[Stored data]
|---|

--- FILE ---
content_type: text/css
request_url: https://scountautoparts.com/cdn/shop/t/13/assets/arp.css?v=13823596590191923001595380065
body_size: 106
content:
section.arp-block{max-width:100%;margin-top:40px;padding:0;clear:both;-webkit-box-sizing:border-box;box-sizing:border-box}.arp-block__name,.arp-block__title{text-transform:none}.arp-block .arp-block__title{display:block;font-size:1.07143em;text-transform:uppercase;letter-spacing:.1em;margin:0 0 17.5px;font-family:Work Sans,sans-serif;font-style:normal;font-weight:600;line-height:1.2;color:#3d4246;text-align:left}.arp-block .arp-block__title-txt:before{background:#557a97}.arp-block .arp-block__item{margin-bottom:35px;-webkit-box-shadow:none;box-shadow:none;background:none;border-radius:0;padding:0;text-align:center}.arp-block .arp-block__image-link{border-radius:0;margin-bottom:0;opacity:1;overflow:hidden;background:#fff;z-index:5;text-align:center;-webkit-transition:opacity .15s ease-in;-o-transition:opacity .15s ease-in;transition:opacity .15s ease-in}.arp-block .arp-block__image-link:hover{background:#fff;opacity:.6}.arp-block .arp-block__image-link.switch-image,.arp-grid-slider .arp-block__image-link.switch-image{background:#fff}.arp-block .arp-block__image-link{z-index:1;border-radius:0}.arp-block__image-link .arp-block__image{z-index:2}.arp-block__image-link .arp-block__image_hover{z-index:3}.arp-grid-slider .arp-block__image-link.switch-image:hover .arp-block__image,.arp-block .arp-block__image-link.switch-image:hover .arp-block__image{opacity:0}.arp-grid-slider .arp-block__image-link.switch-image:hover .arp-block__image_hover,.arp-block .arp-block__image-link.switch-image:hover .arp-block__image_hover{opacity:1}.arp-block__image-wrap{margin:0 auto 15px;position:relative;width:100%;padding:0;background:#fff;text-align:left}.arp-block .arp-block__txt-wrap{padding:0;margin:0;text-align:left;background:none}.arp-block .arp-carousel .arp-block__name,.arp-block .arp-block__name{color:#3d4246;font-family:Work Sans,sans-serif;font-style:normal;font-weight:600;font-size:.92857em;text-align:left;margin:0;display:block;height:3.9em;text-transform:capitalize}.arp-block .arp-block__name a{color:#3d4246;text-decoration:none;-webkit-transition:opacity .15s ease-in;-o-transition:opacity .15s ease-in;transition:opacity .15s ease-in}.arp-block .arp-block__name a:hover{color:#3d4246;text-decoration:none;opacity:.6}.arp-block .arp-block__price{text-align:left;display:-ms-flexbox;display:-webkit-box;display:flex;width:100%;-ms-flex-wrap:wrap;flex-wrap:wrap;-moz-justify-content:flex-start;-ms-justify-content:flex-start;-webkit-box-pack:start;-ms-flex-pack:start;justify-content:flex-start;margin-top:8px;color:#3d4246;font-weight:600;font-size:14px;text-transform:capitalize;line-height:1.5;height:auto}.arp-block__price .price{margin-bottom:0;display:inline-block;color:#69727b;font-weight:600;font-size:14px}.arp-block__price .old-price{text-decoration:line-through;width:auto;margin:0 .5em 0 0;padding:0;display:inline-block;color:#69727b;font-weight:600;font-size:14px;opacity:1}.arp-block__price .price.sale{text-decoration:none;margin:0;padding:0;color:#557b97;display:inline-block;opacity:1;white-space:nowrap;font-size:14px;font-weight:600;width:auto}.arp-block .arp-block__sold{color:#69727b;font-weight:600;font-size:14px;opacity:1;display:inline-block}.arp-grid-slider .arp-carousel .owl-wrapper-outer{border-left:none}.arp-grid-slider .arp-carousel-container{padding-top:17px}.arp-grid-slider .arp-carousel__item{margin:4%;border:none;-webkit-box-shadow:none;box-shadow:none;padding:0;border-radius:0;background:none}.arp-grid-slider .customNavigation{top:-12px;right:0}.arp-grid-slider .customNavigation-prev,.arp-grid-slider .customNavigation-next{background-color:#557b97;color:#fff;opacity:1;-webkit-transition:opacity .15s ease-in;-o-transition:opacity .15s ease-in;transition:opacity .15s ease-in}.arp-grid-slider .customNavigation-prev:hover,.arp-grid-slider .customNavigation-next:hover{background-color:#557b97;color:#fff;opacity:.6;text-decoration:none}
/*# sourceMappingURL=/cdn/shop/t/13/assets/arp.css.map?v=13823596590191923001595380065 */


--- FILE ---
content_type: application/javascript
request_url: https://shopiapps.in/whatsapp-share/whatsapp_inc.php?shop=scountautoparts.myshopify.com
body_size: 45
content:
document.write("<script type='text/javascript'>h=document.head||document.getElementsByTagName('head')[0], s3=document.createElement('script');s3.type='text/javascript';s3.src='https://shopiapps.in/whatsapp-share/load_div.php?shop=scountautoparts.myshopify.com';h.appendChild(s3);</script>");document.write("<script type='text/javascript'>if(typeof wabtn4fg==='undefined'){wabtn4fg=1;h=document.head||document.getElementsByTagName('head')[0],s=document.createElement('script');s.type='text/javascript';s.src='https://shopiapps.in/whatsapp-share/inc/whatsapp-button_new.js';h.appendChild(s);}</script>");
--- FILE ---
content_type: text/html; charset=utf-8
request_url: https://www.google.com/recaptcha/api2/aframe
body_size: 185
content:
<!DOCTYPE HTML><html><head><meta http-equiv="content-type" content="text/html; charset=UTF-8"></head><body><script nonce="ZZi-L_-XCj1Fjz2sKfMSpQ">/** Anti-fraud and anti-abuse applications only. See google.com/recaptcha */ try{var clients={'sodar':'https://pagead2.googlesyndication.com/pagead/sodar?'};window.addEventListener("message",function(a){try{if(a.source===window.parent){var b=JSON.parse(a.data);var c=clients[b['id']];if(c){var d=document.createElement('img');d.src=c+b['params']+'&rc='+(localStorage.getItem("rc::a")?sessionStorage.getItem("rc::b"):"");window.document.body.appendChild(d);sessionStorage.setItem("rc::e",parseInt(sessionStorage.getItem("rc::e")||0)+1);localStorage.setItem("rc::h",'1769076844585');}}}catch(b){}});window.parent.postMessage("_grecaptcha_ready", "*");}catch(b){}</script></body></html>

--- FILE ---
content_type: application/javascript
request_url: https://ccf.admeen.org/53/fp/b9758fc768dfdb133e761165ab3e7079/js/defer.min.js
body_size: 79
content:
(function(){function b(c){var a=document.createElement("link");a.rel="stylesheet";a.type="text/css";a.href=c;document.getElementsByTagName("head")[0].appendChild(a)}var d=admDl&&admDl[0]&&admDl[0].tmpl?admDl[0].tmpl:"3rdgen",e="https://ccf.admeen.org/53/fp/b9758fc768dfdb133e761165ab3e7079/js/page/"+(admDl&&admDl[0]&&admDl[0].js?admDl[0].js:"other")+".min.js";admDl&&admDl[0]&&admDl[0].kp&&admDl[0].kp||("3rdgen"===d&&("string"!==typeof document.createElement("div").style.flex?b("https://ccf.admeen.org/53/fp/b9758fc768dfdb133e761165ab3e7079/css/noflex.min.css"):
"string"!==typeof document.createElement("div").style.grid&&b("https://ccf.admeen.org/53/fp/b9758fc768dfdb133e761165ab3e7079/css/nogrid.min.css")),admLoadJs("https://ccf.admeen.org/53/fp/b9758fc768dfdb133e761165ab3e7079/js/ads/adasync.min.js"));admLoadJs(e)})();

|---|

§ **Exercise brief**
Print each entry above exactly as given.

§ **Solution to the exercise**
--- FILE ---
content_type: text/css
request_url: https://scountautoparts.com/cdn/shop/t/13/assets/arp.css?v=13823596590191923001595380065
body_size: 106
content:
section.arp-block{max-width:100%;margin-top:40px;padding:0;clear:both;-webkit-box-sizing:border-box;box-sizing:border-box}.arp-block__name,.arp-block__title{text-transform:none}.arp-block .arp-block__title{display:block;font-size:1.07143em;text-transform:uppercase;letter-spacing:.1em;margin:0 0 17.5px;font-family:Work Sans,sans-serif;font-style:normal;font-weight:600;line-height:1.2;color:#3d4246;text-align:left}.arp-block .arp-block__title-txt:before{background:#557a97}.arp-block .arp-block__item{margin-bottom:35px;-webkit-box-shadow:none;box-shadow:none;background:none;border-radius:0;padding:0;text-align:center}.arp-block .arp-block__image-link{border-radius:0;margin-bottom:0;opacity:1;overflow:hidden;background:#fff;z-index:5;text-align:center;-webkit-transition:opacity .15s ease-in;-o-transition:opacity .15s ease-in;transition:opacity .15s ease-in}.arp-block .arp-block__image-link:hover{background:#fff;opacity:.6}.arp-block .arp-block__image-link.switch-image,.arp-grid-slider .arp-block__image-link.switch-image{background:#fff}.arp-block .arp-block__image-link{z-index:1;border-radius:0}.arp-block__image-link .arp-block__image{z-index:2}.arp-block__image-link .arp-block__image_hover{z-index:3}.arp-grid-slider .arp-block__image-link.switch-image:hover .arp-block__image,.arp-block .arp-block__image-link.switch-image:hover .arp-block__image{opacity:0}.arp-grid-slider .arp-block__image-link.switch-image:hover .arp-block__image_hover,.arp-block .arp-block__image-link.switch-image:hover .arp-block__image_hover{opacity:1}.arp-block__image-wrap{margin:0 auto 15px;position:relative;width:100%;padding:0;background:#fff;text-align:left}.arp-block .arp-block__txt-wrap{padding:0;margin:0;text-align:left;background:none}.arp-block .arp-carousel .arp-block__name,.arp-block .arp-block__name{color:#3d4246;font-family:Work Sans,sans-serif;font-style:normal;font-weight:600;font-size:.92857em;text-align:left;margin:0;display:block;height:3.9em;text-transform:capitalize}.arp-block .arp-block__name a{color:#3d4246;text-decoration:none;-webkit-transition:opacity .15s ease-in;-o-transition:opacity .15s ease-in;transition:opacity .15s ease-in}.arp-block .arp-block__name a:hover{color:#3d4246;text-decoration:none;opacity:.6}.arp-block .arp-block__price{text-align:left;display:-ms-flexbox;display:-webkit-box;display:flex;width:100%;-ms-flex-wrap:wrap;flex-wrap:wrap;-moz-justify-content:flex-start;-ms-justify-content:flex-start;-webkit-box-pack:start;-ms-flex-pack:start;justify-content:flex-start;margin-top:8px;color:#3d4246;font-weight:600;font-size:14px;text-transform:capitalize;line-height:1.5;height:auto}.arp-block__price .price{margin-bottom:0;display:inline-block;color:#69727b;font-weight:600;font-size:14px}.arp-block__price .old-price{text-decoration:line-through;width:auto;margin:0 .5em 0 0;padding:0;display:inline-block;color:#69727b;font-weight:600;font-size:14px;opacity:1}.arp-block__price .price.sale{text-decoration:none;margin:0;padding:0;color:#557b97;display:inline-block;opacity:1;white-space:nowrap;font-size:14px;font-weight:600;width:auto}.arp-block .arp-block__sold{color:#69727b;font-weight:600;font-size:14px;opacity:1;display:inline-block}.arp-grid-slider .arp-carousel .owl-wrapper-outer{border-left:none}.arp-grid-slider .arp-carousel-container{padding-top:17px}.arp-grid-slider .arp-carousel__item{margin:4%;border:none;-webkit-box-shadow:none;box-shadow:none;padding:0;border-radius:0;background:none}.arp-grid-slider .customNavigation{top:-12px;right:0}.arp-grid-slider .customNavigation-prev,.arp-grid-slider .customNavigation-next{background-color:#557b97;color:#fff;opacity:1;-webkit-transition:opacity .15s ease-in;-o-transition:opacity .15s ease-in;transition:opacity .15s ease-in}.arp-grid-slider .customNavigation-prev:hover,.arp-grid-slider .customNavigation-next:hover{background-color:#557b97;color:#fff;opacity:.6;text-decoration:none}
/*# sourceMappingURL=/cdn/shop/t/13/assets/arp.css.map?v=13823596590191923001595380065 */


--- FILE ---
content_type: application/javascript
request_url: https://shopiapps.in/whatsapp-share/whatsapp_inc.php?shop=scountautoparts.myshopify.com
body_size: 45
content:
document.write("<script type='text/javascript'>h=document.head||document.getElementsByTagName('head')[0], s3=document.createElement('script');s3.type='text/javascript';s3.src='https://shopiapps.in/whatsapp-share/load_div.php?shop=scountautoparts.myshopify.com';h.appendChild(s3);</script>");document.write("<script type='text/javascript'>if(typeof wabtn4fg==='undefined'){wabtn4fg=1;h=document.head||document.getElementsByTagName('head')[0],s=document.createElement('script');s.type='text/javascript';s.src='https://shopiapps.in/whatsapp-share/inc/whatsapp-button_new.js';h.appendChild(s);}</script>");
--- FILE ---
content_type: text/html; charset=utf-8
request_url: https://www.google.com/recaptcha/api2/aframe
body_size: 185
content:
<!DOCTYPE HTML><html><head><meta http-equiv="content-type" content="text/html; charset=UTF-8"></head><body><script nonce="ZZi-L_-XCj1Fjz2sKfMSpQ">/** Anti-fraud and anti-abuse applications only. See google.com/recaptcha */ try{var clients={'sodar':'https://pagead2.googlesyndication.com/pagead/sodar?'};window.addEventListener("message",function(a){try{if(a.source===window.parent){var b=JSON.parse(a.data);var c=clients[b['id']];if(c){var d=document.createElement('img');d.src=c+b['params']+'&rc='+(localStorage.getItem("rc::a")?sessionStorage.getItem("rc::b"):"");window.document.body.appendChild(d);sessionStorage.setItem("rc::e",parseInt(sessionStorage.getItem("rc::e")||0)+1);localStorage.setItem("rc::h",'1769076844585');}}}catch(b){}});window.parent.postMessage("_grecaptcha_ready", "*");}catch(b){}</script></body></html>

--- FILE ---
content_type: application/javascript
request_url: https://ccf.admeen.org/53/fp/b9758fc768dfdb133e761165ab3e7079/js/defer.min.js
body_size: 79
content:
(function(){function b(c){var a=document.createElement("link");a.rel="stylesheet";a.type="text/css";a.href=c;document.getElementsByTagName("head")[0].appendChild(a)}var d=admDl&&admDl[0]&&admDl[0].tmpl?admDl[0].tmpl:"3rdgen",e="https://ccf.admeen.org/53/fp/b9758fc768dfdb133e761165ab3e7079/js/page/"+(admDl&&admDl[0]&&admDl[0].js?admDl[0].js:"other")+".min.js";admDl&&admDl[0]&&admDl[0].kp&&admDl[0].kp||("3rdgen"===d&&("string"!==typeof document.createElement("div").style.flex?b("https://ccf.admeen.org/53/fp/b9758fc768dfdb133e761165ab3e7079/css/noflex.min.css"):
"string"!==typeof document.createElement("div").style.grid&&b("https://ccf.admeen.org/53/fp/b9758fc768dfdb133e761165ab3e7079/css/nogrid.min.css")),admLoadJs("https://ccf.admeen.org/53/fp/b9758fc768dfdb133e761165ab3e7079/js/ads/adasync.min.js"));admLoadJs(e)})();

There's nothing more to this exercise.